NYUAD Senior Experiences Working in the Development Field During SAP-Pakistan Internship

Exterior photo of a building in Pakistan taken by Neelgoon Safdar, NYUAD Class of 2014.

Summer was approaching and, like my fellow NYU Abu Dhabi juniors, I was eager to secure an internship. Just weeks later I found myself in Lahore, Pakistan, standing in front of the national office of South Asia Partnership-Pakistan (SAP-Pakistan), a civil society organization focused on human rights and committed to solving development issues through village-level empowerment and mobilization. Working in the development field is exactly what I want to do after graduating from NYUAD, so I was excited for the opportunity of a test run!

As I entered the office on the first day, I was nervous. After all, I had practically no work experience and didn't know what to expect. After an introductory tour, I was shown to my cubicle in the program department where I was surrounded by national program coordinators handling the organization's various projects, from livelihood and human security to political accountability. I couldn't wait to learn from them.

As part of the program department, my everyday tasks consisted of writing event reports and assisting in the logistics of several events — including the Land Reform Forum, the Journalist for Human Rights Award, and the Ending Torture Seminar — as well as compiling and editing progress reports and engaging in administrative tasks. Along with my daily responsibilities I was also given a long-term project to research Participatory Rural Communication Appraisal (PRCA), a development methodology focused on communication. In doing so, I created a mock model for the district of Rajanpur and provided recommendations for SAP-Pakistan. While I was initially overwhelmed by this largely technical task, the project was a great learning experience in combining development literature with the discovery of similarities in the organization's existing projects.

One of the main lessons I learned during my internship was SAP-Pakistan's methodology in solving issues: by forming village organizations, it ensures that individuals are empowered to solve their own problems in a collective manner. Their commitment to the poor was visible in everything, from this methodology to the easy-going atmosphere of the office that broke down barriers based on status, gender, and religion.

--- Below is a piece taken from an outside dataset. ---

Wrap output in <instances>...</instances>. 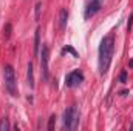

Despite my initial nerves, my experience at SAP-Pakistan was memorable. The level of responsibility with which the staff members entrusted me, as well as the willingness with which they shared their work, really allowed me to develop as a person and feel like a part of the organization. Their vast wealth of knowledge and commitment to working to help the poor — in the face of political instability and security concerns — was a source of admiration and inspiration for me.

After eight weeks of living and breathing SAP-Pakistan, my internship ended. As I looked back at the organization's yellow building on the last day, everything looked just as it had the day I arrived. What had changed was me.